On this day in 1920, February 20th, the ‘Spanish’ influenza took the life of nine-year old Jacinta Marto, as she lay alone in a hospital bed. She had suffered for weeks, including a vain attempt to alleviate her symptoms by removing two of her ribs, without proper anesthetic. The same illness had claimed her ten-year old brother, Francisco, in April of the preceding year. Both had received numerous visitations from the Blessed Virgin, along with their cousin, Lucia dos Santos, who went on to become a discalced Carmelite, dying in February of 2005.
All three of the children were irrevocably changed by what they had seen, including an image of hell, and the two siblings in particular devoted the rest of their brief lives to prayer and penance for sinners, kneeling for hours, often with their heads on the ground, regularly reciting the Rosary, and of course, devout participation in the sacraments, not least Holy Mass. Francisco was later to say of what he saw:
We were burning in that light which is God and we were not consumed. What is God like?
It is impossible to say. In fact, we will never be able to tell people
Jacinta, known for her affectionate disposition – her father called her the sweetest of his nine children – was deeply moved by what she had seen, especially in her desire to convert sinners. She asked her cousin Lucia:
Why doesn’t Our Blessed Lady show hell to sinners? If they could see it they would never commit any more sins.
The answer might be the same one Abraham gave to the rich man. Even if they saw, would they believe? And if they believed, would they repent? After all, is not every sin a small prelude of hell?
Ironically, Jacinta died without the last rites, as the hospital chaplain claimed she was in no immediate danger. So she went to God alone, as Our Lady told her she would, her soul so pure that the Almighty welcomed her without these usual sacramental means of purification. Her body was exhumed twice decades later – in 1935 and 1951 – and was found to be incorrupt, in a state of perfect preservation.
Their beatification was delayed for decades, as it was claimed they were too young to understand the concept of ‘heroic virtue’. Yet one might peruse Saint Thomas’ description of Confirmation, arguing that it should be given at the ‘age of discretion’, at the very dawn of reason:
As stated above, the age of the body does not affect the soul. Consequently even in childhood man can attain to the perfection of spiritual age, of which it is written (Wisdom 4:8): “Venerable old age is not that of long time, nor counted by the number of years.” And hence it is that many children, by reason of the strength of the Holy Ghost which they had received, fought bravely for Christ even to the shedding of their blood. (III. q. 72, a. 1, ad 2)
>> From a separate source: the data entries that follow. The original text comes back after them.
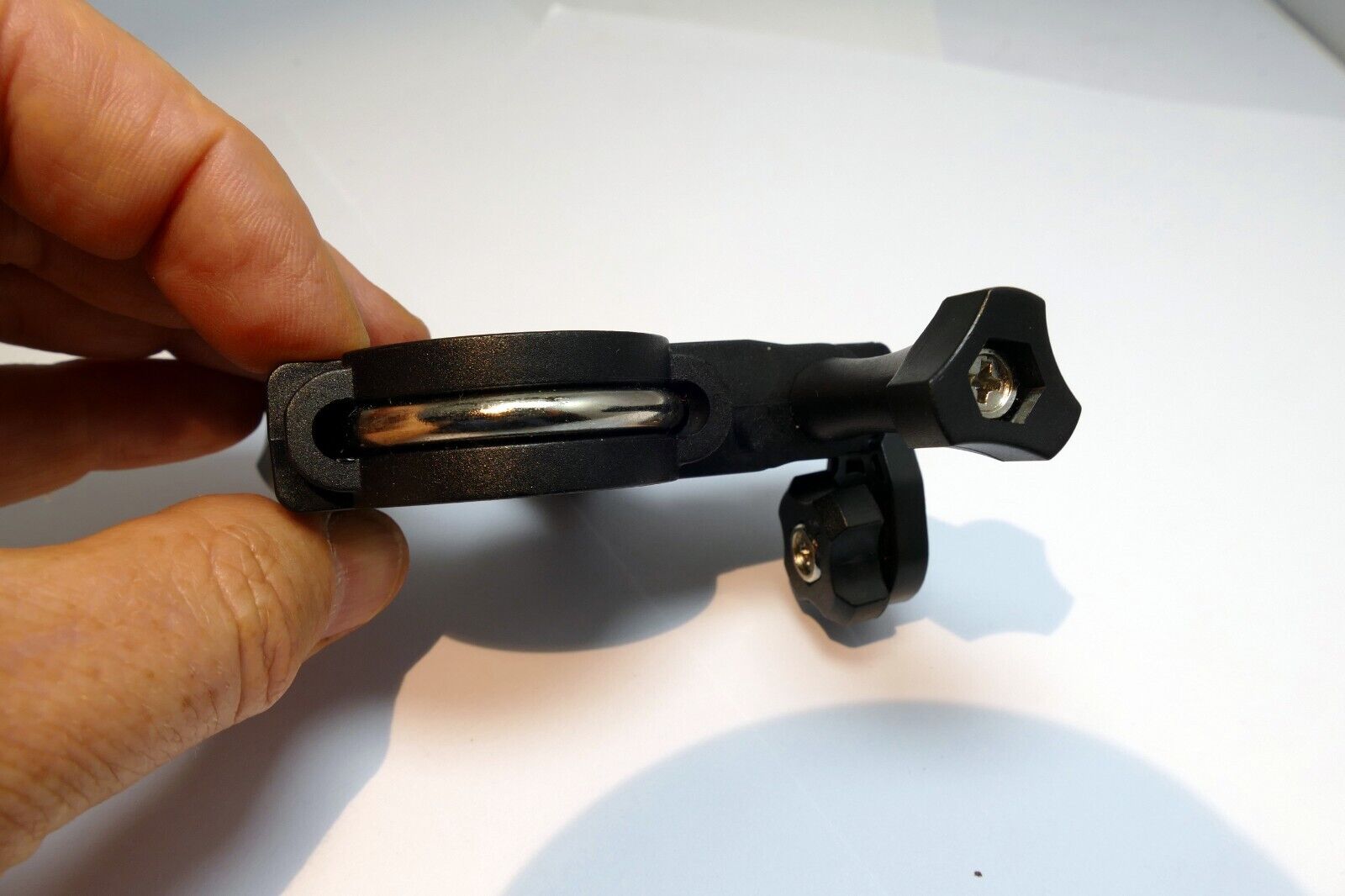 Tripod Adapter GoPro  frame with 1/4" screw swivel  for tripod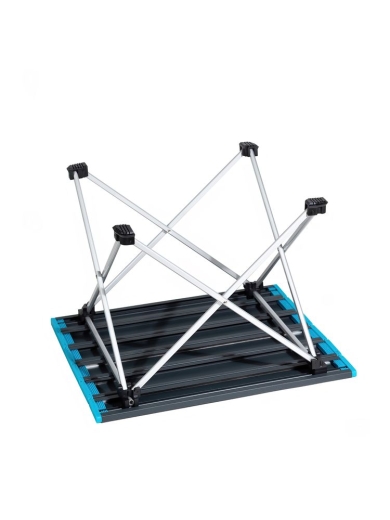 Изображение №4 | Стол Tourist Twist складной, темно-серый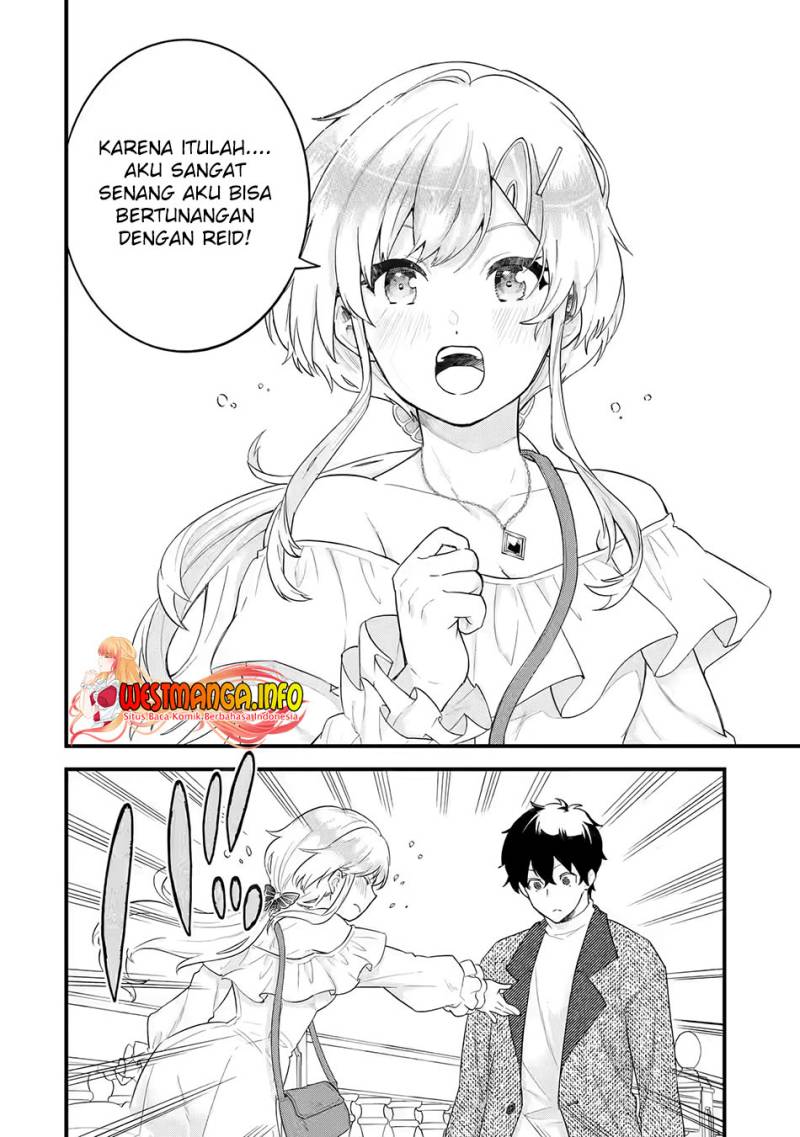 Eiyuu to Kenja no Tensei Kon - Chapter 03.2 19 Eiyuu to Kenja no Tensei Kon - Chapter 03.2 19
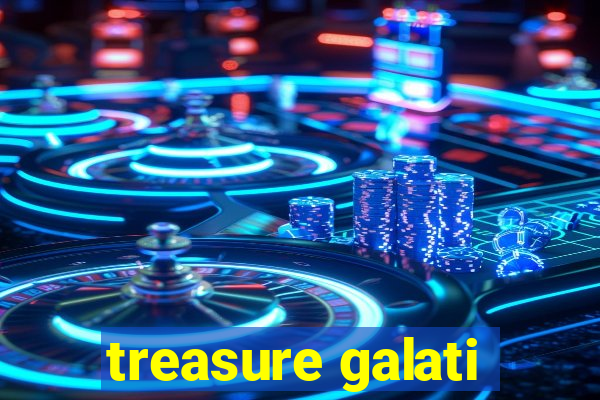 treasure galati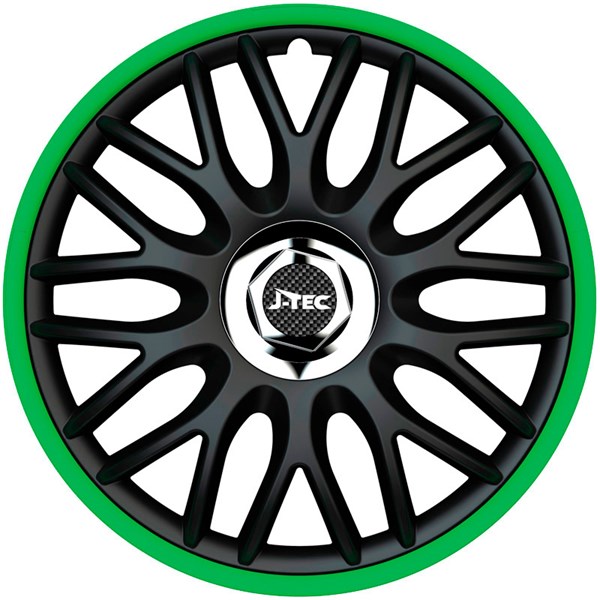 Navkapslar Hjulsidor, Universal J-tec PP 4173BG J-Tec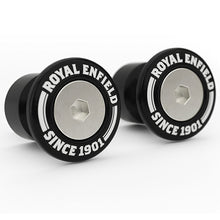 Royal Enfield Interceptor 650, Continental GT 650 Swing Arm Bobbin Kit Black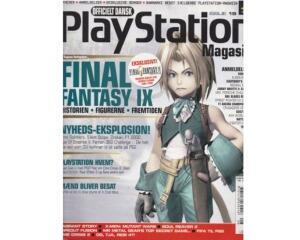 Playstation Magasin #19 August 2000
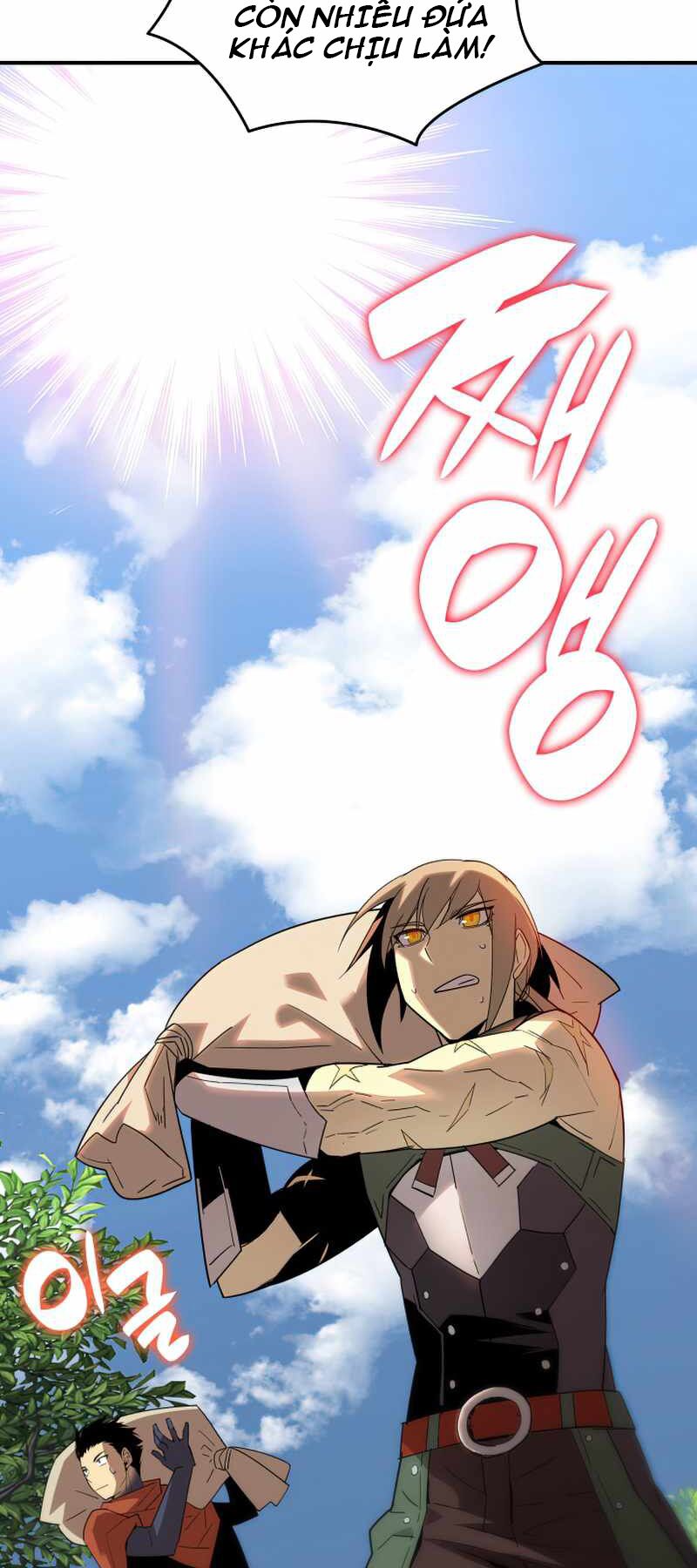 tôi là lính mới chapter 87 14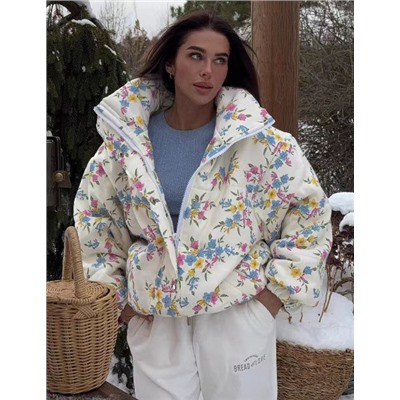 Какая красивая необычная курточка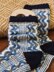 Ripples Socks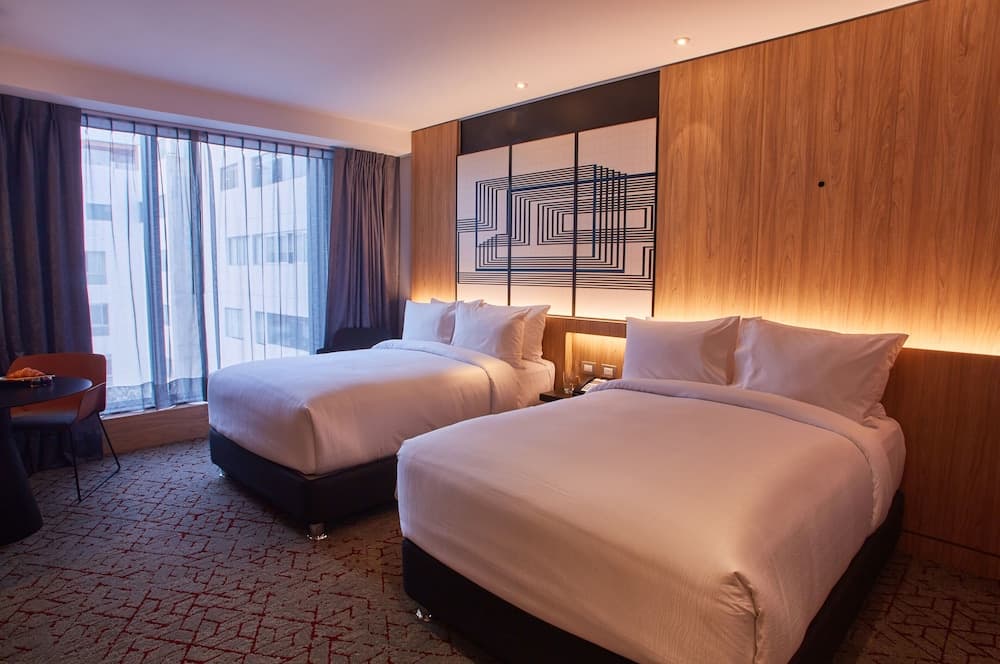 Pullman Lima Miraflores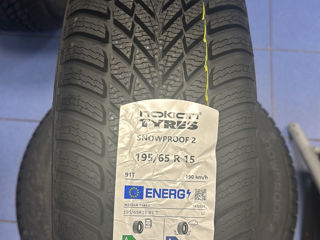 195/65 R 15 Nokian Snowproof 2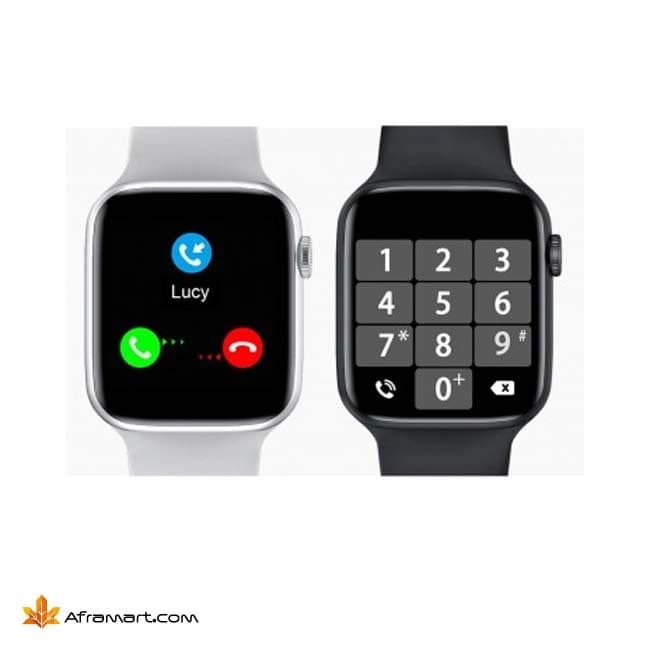 ساعت هوشمند مدل W26 Plus 2021 — تصویر ۶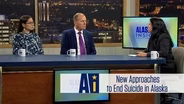 New approaches to end suicide in Alaska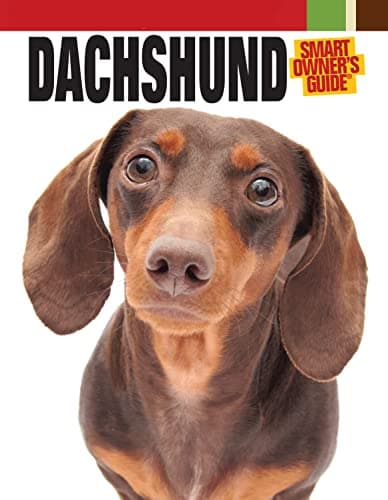 Book cover for Dachshund (CompanionHouse Books) by Dog Fancy Magazine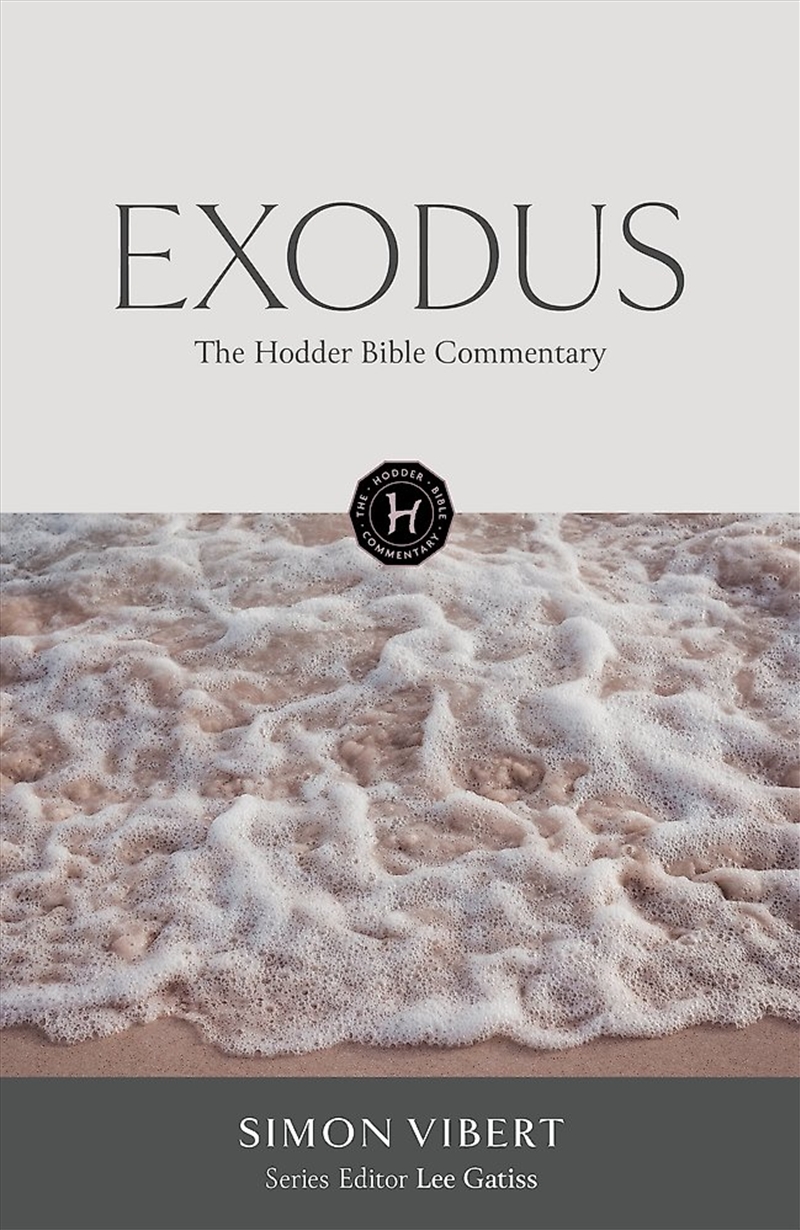 The Hodder Bible Commentary: Exodus/Product Detail/Religion & Beliefs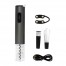 Deluxe USB Set de Vino Eléctrico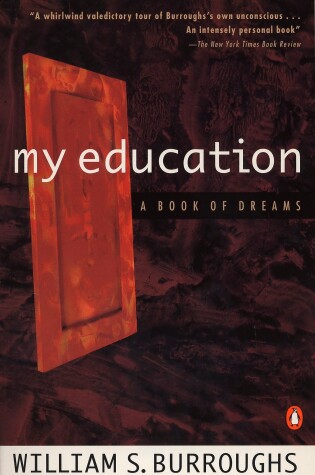 Cover of My Education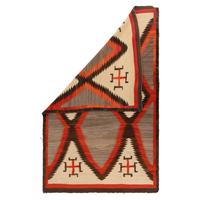Navajo Transitional Weaving [Rug]
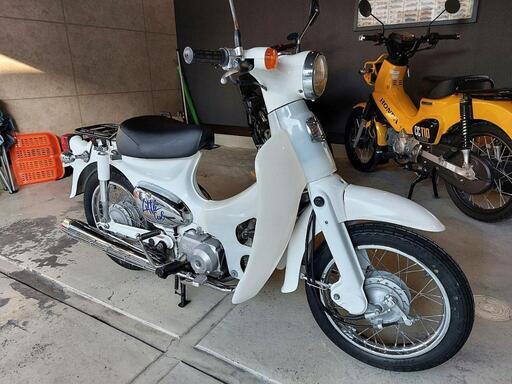 ■希少3000台限定車■リトルカブ 2000年新春スペシャル■AA01-3011*** C50LY-YB■コレクション放出■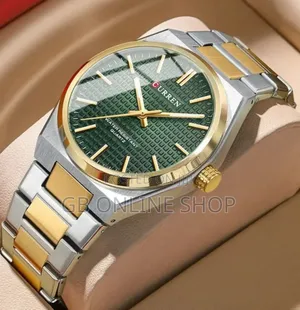 Curren High Quality Watch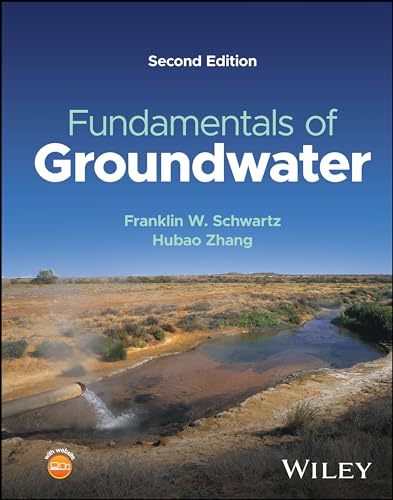 Fundamentals of Groundwater [Hardcover]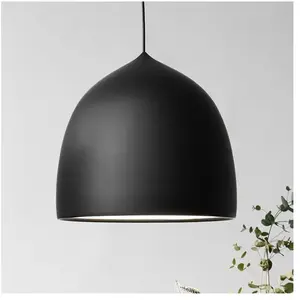 FRITZ HANSEN Suspence P2 Ø 38,5cm, noireVendu parluminaire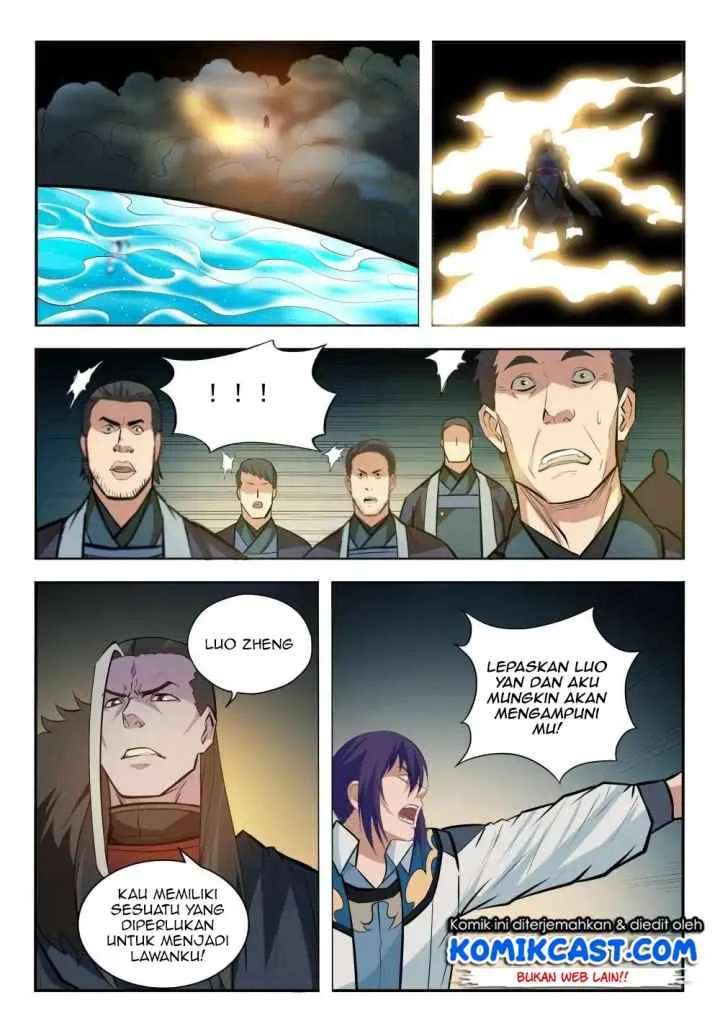 Apotheosis chapter 202 halaman 5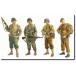  Platz Dragon 1/35 WW2 America &amp; Англия ..no Ла Манш ti высадка военная операция 1944 пластиковая модель DR6653 ( человек * животное )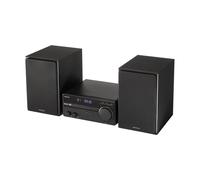 Kenwood M-819DAB Système micro audio domestique 100 W Noir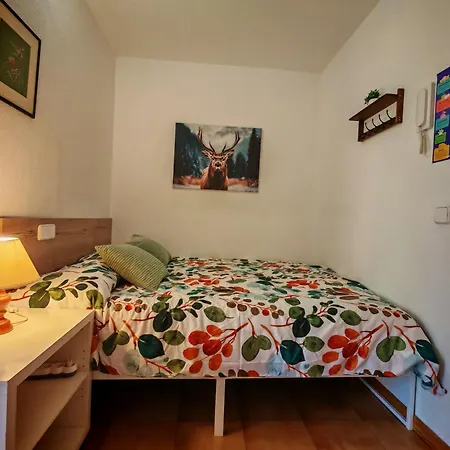 Apartament Agradable Y Rustico, Perfecto Parejas - Cuc 7 *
They both covered a long spiritual distance in a very short time, which should give us who have been given much more time, and covered far less distance, pause for some deep reflection – not least as we soon begin our Lenten pilgrimage.
Jacinta and Francisco were beatified by Pope Saint John Paul II on May 13th, who had a great devotion to Our Lady of Fatima, in the Jubilee Year 2000, and he said of them:
Father, to You I offer praise, for you have revealed these things to the merest children. Today Jesus’ praise takes the solemn form of the beatification of the little shepherds, Francisco and Jacinta. With this rite the Church wishes to put on the candlelabrum these two candles which God lit to illumine humanity in its dark and anxious hours. …Father, to You I offer praise for all Your children, from the Virgin Mary, Your humble Servant, to the little shepherds, Francisco and Jacinta. May the message of their lives live on forever to light humanity’s way
They were canonized by Pope Francis, also on May 13th, in 2017, the hundredth anniversary of the first apparition. They are the youngest non-martyr saints in the history of the Church, with Saint Jacinta being the youngest.
Just so, she said many wise things during her brief life, which she heard from Our Lady (the Seat of Wisdom!), from which we who are older and more ‘educated’, could learn:
- “Souls go to hell because of sins of impurity more than any other.”
- “War is a punishment from God for sins.”
- “Certain fashions are going to be introduced that will offend Our Lord very greatly and those who serve God should not follow them.”
- “Many marriages are not good, they are not pleasing to our Lord and are not of God.”
- “Priests must be very pure and concentrate on their mission to the Church and souls, and be obedient to the Pope and their Superiors.”
- “My dear mother, run away from riches. Cherish silence and holy poverty. Always be charitable, even with those who are unkind. Never criticize others and avoid those who do.”
What joy and peace we could all find in such sanctity! And, to paraphrase the devil’s own confession to Saint Jean Vianney, how our fractious and fractured world could be changed for the better, if there were but a few more ‘little’ saints as Jacinta and Francisco.